Back to Dagger

Filesync (Host Engine File Sync)

skills/cache-expert/references/filesync.md

0.21.05.2 KB
Original Source

Filesync (Host <-> Engine File Sync)

Filesync transfers host files between client and engine. It powers host.directory / host.file imports and local exports.

This doc focuses on protocol flow, engine sync behavior, and cache interactions relevant to correctness/performance.

Key Components

Client side (engine/client/filesync.go)

Client exposes two gRPC services per session:

  1. FileSync (source)
  • streams host filesystem stats/data to engine
  • supports stat-only and single-file fast paths
  • can mark gitignored entries in stats
  1. FileSend (target)
  • receives filesystem/file streams from engine for exports

Protocol (internal/fsutil)

Wire protocol uses packetized stat/data/request frames:

  • sender walks filesystem and emits stats
  • receiver requests file contents by stat index when needed
  • paths are normalized for cross-platform transfer semantics

Server Side (engine/filesync)

Snapshot entry (FileSyncer.Snapshot)

High-level flow:

  1. resolve client metadata and absolute input path via stat-only filesync
  2. get/create a ClientFilesyncMirror-owned mutable mirror snapshot
  3. sync parent dirs when needed
  4. sync requested subtree into mirror and produce immutable snapshot

remoteFS (engine/filesync/remotefs.go)

remoteFS reads from client stream:

  • exposes Walk and ReadFile
  • lazily requests file data
  • skips content requests for gitignored regular files

localFS (engine/filesync/localfs.go)

localFS applies diff from remote stream into per-client mirror:

  • compares remote and local view
  • applies mkdir/symlink/hardlink/write/delete changes
  • computes content hash for resulting subtree
  • reuses existing immutable ref when content hash matches

Filesync Cache Model (Current)

There are two distinct cache layers involved now:

  1. The dagql-level mirror object:
  • core.ClientFilesyncMirror
  • persistable for stable clients via _clientFilesyncMirror
  • keyed by stable client ID plus drive
  • owns the mutable snapshot that acts as the long-lived mirror backing store
  1. The in-package filesync change cache:
  • engine/filesync/change_cache.go
  • key: local path (string)
  • value: *ChangeWithStat
  • behavior: in-memory singleflight + refcount + release
  • no TTL, no persistence, no content-key indexing, no generic adapters

The dagql object owns the mirror snapshot's lifecycle. The in-package change cache only dedupes and validates mutations during active syncs against that mirror.

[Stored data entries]
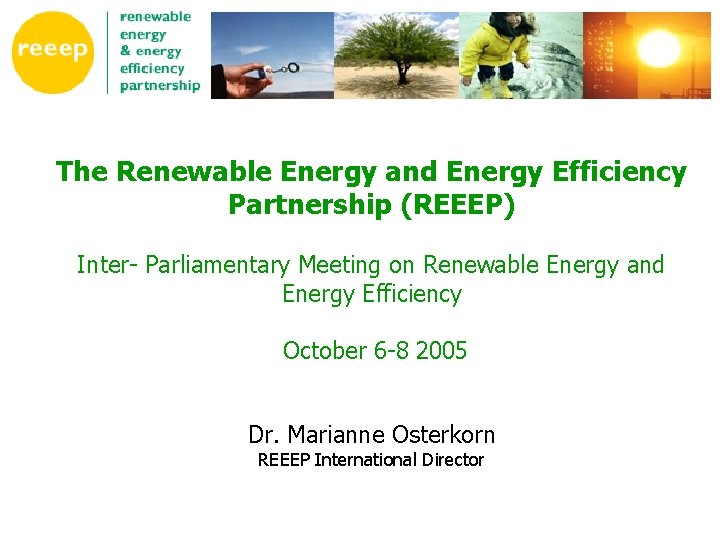 reeep

renewable energy & energy efficiency partnership

The Renewable Energy and Energy Efficiency Partnership (REEEP)

Inter- Parliamentary Meeting on Renewable Energy and Energy Efficiency

October 6-8 2005

Dr. Marianne Osterkorn
REEEP International Director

- EXPLORE THE MATERIAL:
1. According to the filesync page, what key does the in-package filesync change cache use?
2. Return everything in the filesync page from "Snapshot entry (FileSyncer.Snapshot)" down to "remoteFS (engine/filesync/remotefs.go)", word for word.
The records are separate material from the filesync page.

- ANSWERS FOR EACH ITEM:
1. A local path (string).

2.
Snapshot entry (FileSyncer.Snapshot)

High-level flow:

  1. resolve client metadata and absolute input path via stat-only filesync
  2. get/create a ClientFilesyncMirror-owned mutable mirror snapshot
  3. sync parent dirs when needed
  4. sync requested subtree into mirror and produce immutable snapshot

remoteFS (engine/filesync/remotefs.go)